2026年2月時点では、Nuxtアプリケーション内でVapor Modeを利用するには、Vue 3.6のSFCで<script setup vapor>を使って個別のコンポーネントをVapor化する方法が現実的です。Nuxt公式のフルサポートを期待する場合は、今後のアナウンスを待つことを推奨します。
Vapor Modeの制約と未対応機能
Vapor Modeは強力ですが、現在のベータ段階ではいくつかの制約があります。
| 機能 | 対応状況 |
|---|---|
Composition API(<script setup>) | 対応済み |
ref / reactive / computed / watch | 対応済み |
v-if / v-for / v-model / v-show | 対応済み |
<Teleport> / <KeepAlive> / <Transition> | 対応済み |
| Options API | 非対応 |
getCurrentInstance() | 非対応 |
| カスタムディレクティブ | 異なるインターフェースで対応 |
app.config.globalProperties | 非対応 |
要素ライフサイクルイベント(@vue:xxx) | 非対応 |
| Suspense(Vapor単体) | 非対応(VDOMのSuspense内にVaporコンポーネントを配置は可能) |
Options APIを使用している既存コンポーネントをVapor化するには、事前にComposition APIへの書き換えが必要です。
既存プロジェクトへの段階的導入ステップ
Vapor Modeは全か無かの選択ではなく、段階的に導入できます。以下の手順が現実的です。
Step 1: Vue 3.6にアップグレードする
npm install vue@3.6.0-beta.6
まずVue本体を3.6系に更新します。この時点ではVapor Modeを使わなくても、alien-signalsによるリアクティビティの高速化が適用されます。
Step 2: パフォーマンスボトルネックのコンポーネントを特定する
Vue DevToolsやブラウザのPerformanceタブでレンダリングに時間がかかっているコンポーネントを特定します。
Step 3: 対象コンポーネントにvapor属性を付与する
<!-- 変更前 -->
<script setup>
// ...
</script>
<!-- 変更後 -->
<script setup vapor>
// ...
</script>
<script setup vapor>を追加するだけでコンパイルモードが切り替わります。Options APIを使用している場合はComposition APIへの書き換えが先に必要です。
Step 4: 動作確認とベンチマーク計測
Vaporコンポーネントが正しく動作するかテストし、パフォーマンス改善を計測します。
まとめ
Vapor ModeはVue.jsが仮想DOMの制約を超えて、SolidやSvelte 5と同等のレンダリング性能を手に入れるための重要な進化です。<script setup vapor>と書くだけで有効化でき、既存プロジェクトにも段階的に導入できる設計になっています。

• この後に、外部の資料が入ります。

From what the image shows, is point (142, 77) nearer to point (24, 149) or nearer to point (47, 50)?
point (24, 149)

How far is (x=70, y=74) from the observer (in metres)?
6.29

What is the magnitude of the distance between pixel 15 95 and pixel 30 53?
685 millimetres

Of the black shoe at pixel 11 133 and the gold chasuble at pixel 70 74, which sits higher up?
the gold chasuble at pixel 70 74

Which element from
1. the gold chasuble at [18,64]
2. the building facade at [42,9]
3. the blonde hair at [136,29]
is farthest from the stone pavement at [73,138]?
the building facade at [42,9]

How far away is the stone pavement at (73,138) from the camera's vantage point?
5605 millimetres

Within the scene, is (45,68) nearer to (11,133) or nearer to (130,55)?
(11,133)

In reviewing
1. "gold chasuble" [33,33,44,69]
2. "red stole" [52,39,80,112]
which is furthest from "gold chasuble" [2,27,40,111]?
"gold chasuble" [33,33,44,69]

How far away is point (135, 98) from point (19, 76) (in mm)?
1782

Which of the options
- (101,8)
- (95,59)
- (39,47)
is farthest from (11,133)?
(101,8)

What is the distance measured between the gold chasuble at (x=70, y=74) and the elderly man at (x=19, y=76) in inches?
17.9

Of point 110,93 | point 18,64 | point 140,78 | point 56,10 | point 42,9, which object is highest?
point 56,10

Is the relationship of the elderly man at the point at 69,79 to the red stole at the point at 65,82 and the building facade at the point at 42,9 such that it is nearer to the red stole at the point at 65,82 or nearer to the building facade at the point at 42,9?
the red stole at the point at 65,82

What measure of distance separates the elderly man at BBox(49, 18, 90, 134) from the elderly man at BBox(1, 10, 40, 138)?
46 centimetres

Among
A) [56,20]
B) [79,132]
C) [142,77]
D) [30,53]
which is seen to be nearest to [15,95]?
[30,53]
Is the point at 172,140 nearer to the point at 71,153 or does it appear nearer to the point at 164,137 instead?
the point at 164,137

Vue 3.6はベータ段階ですが、Vapor Modeの機能セットは完成しており、安定版リリースに向けてバグ修正が進んでいます。Vapor Modeの開発は当初vuejs/vue-vaporで行われていましたが、2025年7月にvuejs/core本体に統合されました。最新の進捗はVue公式のGitHubリリースページで確認できます。
Vapor Modeを試すための公式ツールも用意されています。
- Vapor Playground - ブラウザ上でVapor Modeのコードを実行できる環境
- Vapor Template Explorer - テンプレートのコンパイル結果を確認できるツール
JSXでVapor Modeを使いたい場合はvue-jsx-vaporも確認してみてください。